Dar sabor y sentido 


Los llama la sal de la tierra y los envía a un mundo apático, tedioso y frío que necesita algo que le dé vida y esperanza. Ser sal es dar gusto y sentido a la vida, es hacer apetecible la palabra de Dios a esas almas insípidas que necesitan recuperar la vitalidad. 

Ser sal significa también preservar. Antiguamente, cuando no existían las neveras, se utilizaba la sal para proteger y mantener los alimentos, evitando que se estropearan. La capa de sal sobre el alimento lo hacía más duradero. El testimonio cristiano, así, se convierte en un revulsivo que da sentido a quienes han caído en la desesperanza y el hastío. La Iglesia necesita testimonios vigorosos para alimentar la fe de otros muchos que viven sus vidas sumidos en una profunda amargura. 

Dios quiere que todos los cristianos seamos sal y que sepamos condimentar las diferentes experiencias que tenemos que ir tragando y asimilando en nuestra ajetreada existencia. Porque si no nos convertimos en auténticos y tenaces testigos, Jesús nos dirá que de nada sirve rezar, venir a misa o incluso dar el diezmo de cuanto tenemos. Si no convertimos nuestra fe en obras de amor, si nos quedamos en el puro cumplimiento de unos preceptos, no es suficiente. Dios nos pide que nos transformemos en platos sabrosos para que otros se alimenten de la bondad de Dios. 

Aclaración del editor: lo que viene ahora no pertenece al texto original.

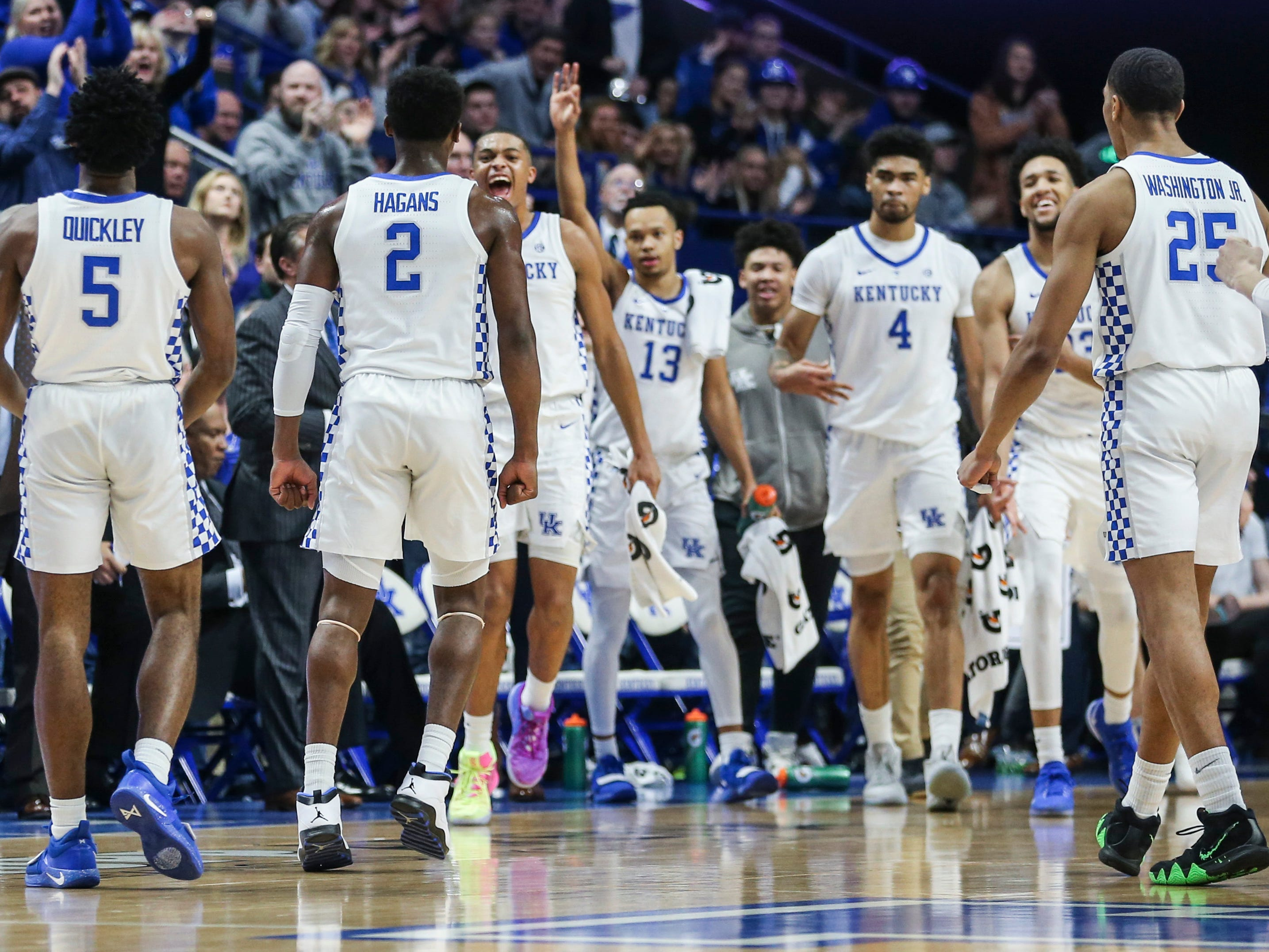 Kentucky's Keldon Johnson yells towards Ashton Hagans as the rest of the Wildcats celebrate after Immanuel Quickly hit a three-pointer to help spark the Wildcats in the first half against Vandy Saturday night at Rupp Arena in Lexington. Quickley finished with 12 points. January 12, 2019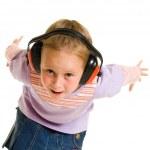 Little girl listening to music on white background — Stock Photo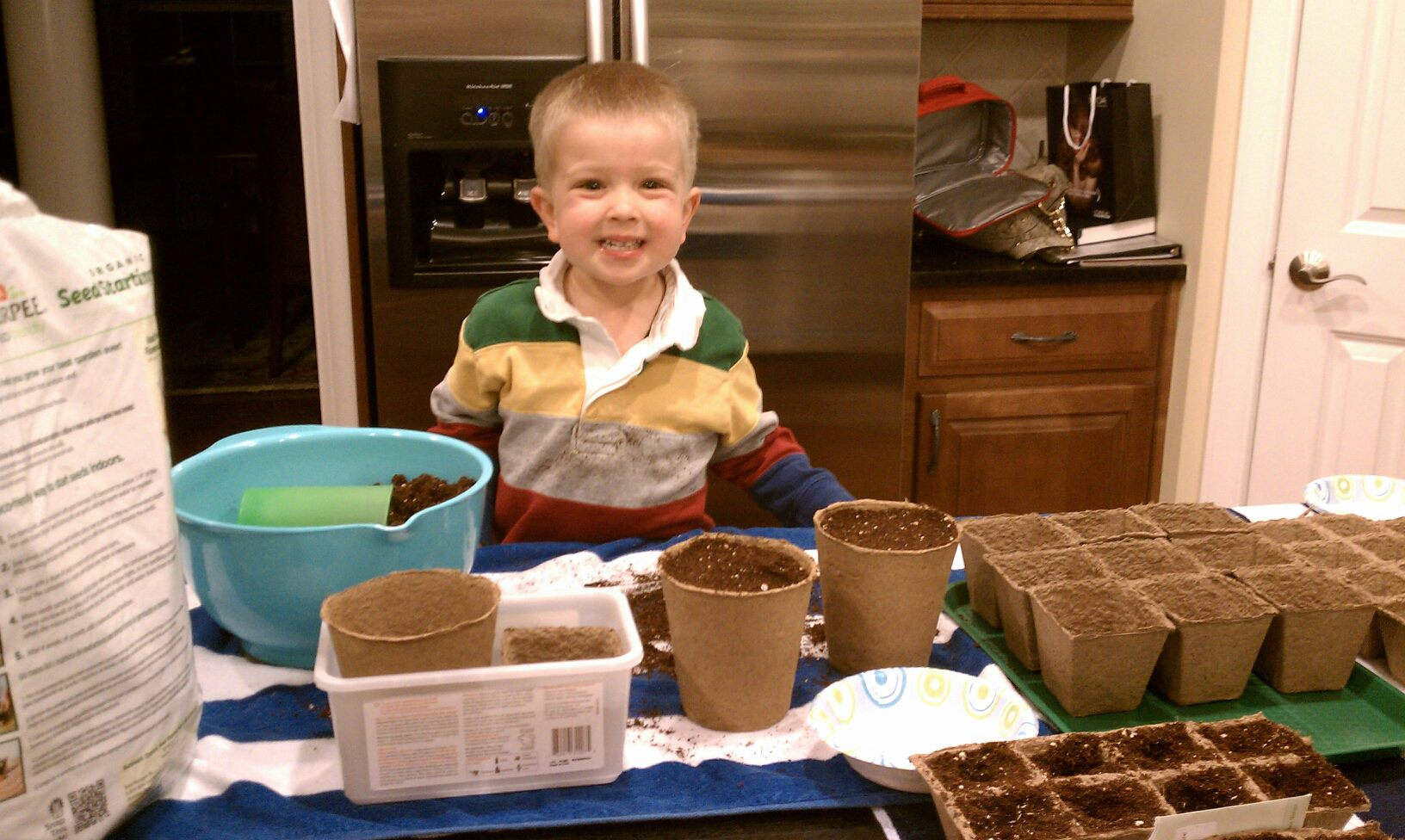 My son getting the seeds ready for the garden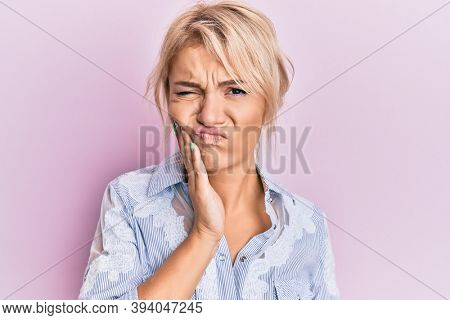 Young blonde girl wearing casual clothes touching mouth with hand with painful expression because of toothache or dental illness on teeth. dentist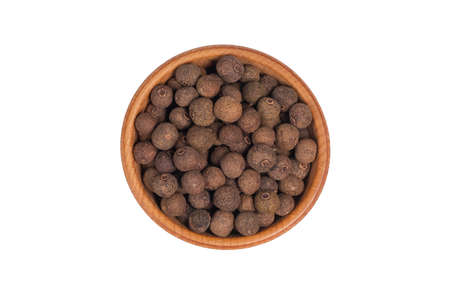 Allspice pepper, peppercorns in wooden bowl isolated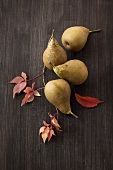 Pears and autumn leaves on wooden background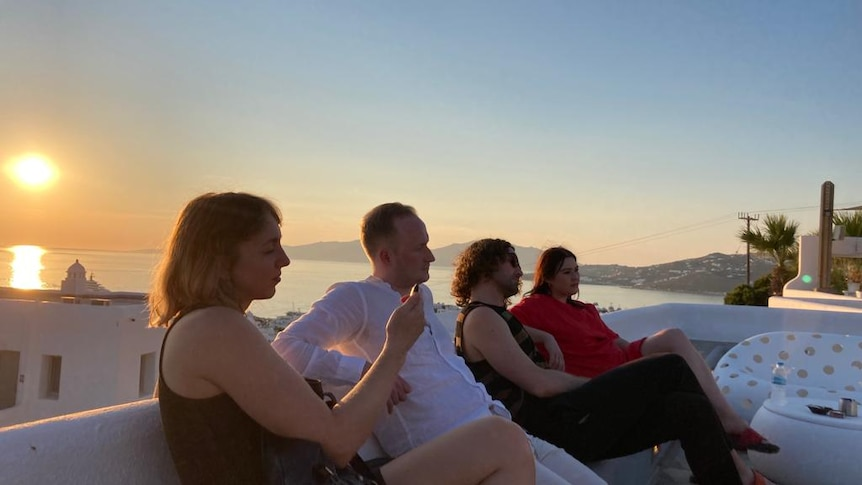 Jessica Wong and her friends sit on a rooftop in Mykonos with the sun setting over the Mediterranean.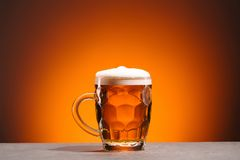 Close up view of mug of cold beer on orange backdrop royalty free stock photos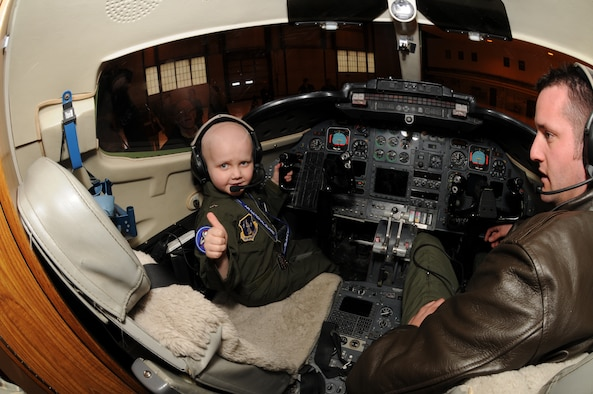 Jordan Dvorak, 5, of Grand Forks, N.D., gives a 'thumbs up' as he sits in the cockpit of the C-21 Lear Jet at the 119th Wing, North Dakota Air National Guard. Dvorak, who was diagnosed with leukemia in August 2009, was the recent special guest for the Happy Hooligan's 'Pilot for a Day' event that took place in March.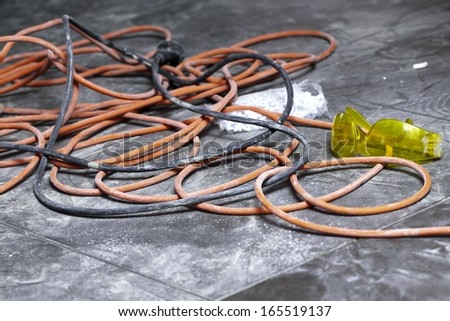 Cable power cords in a tangled mess on floor workplace - stock photo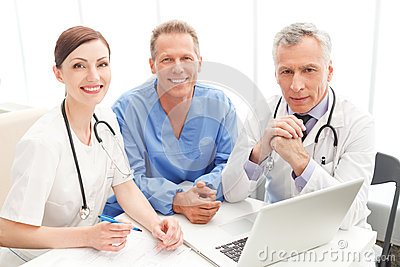 Medical team at work. Cheerful medical team sitting together at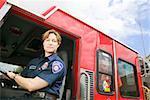 Female firefighter sitting in fire truck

Si no nos entregamos como misioneros a la causa de Cristo, ni siquiera nuestra formación doctrinal y teológica nos servirá. Dios necesita testigos vivos, no sólo grandes cumplidores o extraordinarios eruditos de su palabra. Dios quiere que entreguemos nuestras vidas para que otros lo puedan conocer y amar, tal como lo hizo Jesús. 

Alumbrar el mundo 


«Vosotros sois la luz del mundo». Cada cristiano es una antorcha viva que alumbra a los demás. Por el regalo de la fe que se le ha dado, participa de la misma luz de Cristo. En el sacramento del bautismo decimos: «recibe la luz de Cristo». Desde que entramos a formar parte de la Iglesia, hemos recibido el don divino de la luz de Dios. Cada cristiano recibe el mandato de iluminar, de convertirse en llamarada de fuego del Espíritu Santo para arrojar luz a los corazones que viven en las tinieblas del egoísmo. 

El don sobrenatural que hemos recibido nos convierte en potenciales faros de luz, que indican hacia qué rumbo hemos de dirigir la nave de nuestras vidas. Pidamos a Dios, con insistencia, que el fuego luminoso de su Espíritu nos convierta en masa incandescente de amor para ofrecerse a todos aquellos que viven en la penumbra. Mirando al rostro iluminado de Cristo, nuestros ojos y nuestra alma se llenarán de su destello. Ahora, más que nunca, en estos momentos en que parece que la llama de la fe vacila y se apaga en medio de la sociedad, hemos de hacer revivir en nosotros la potencia de la luz de Cristo resucitado.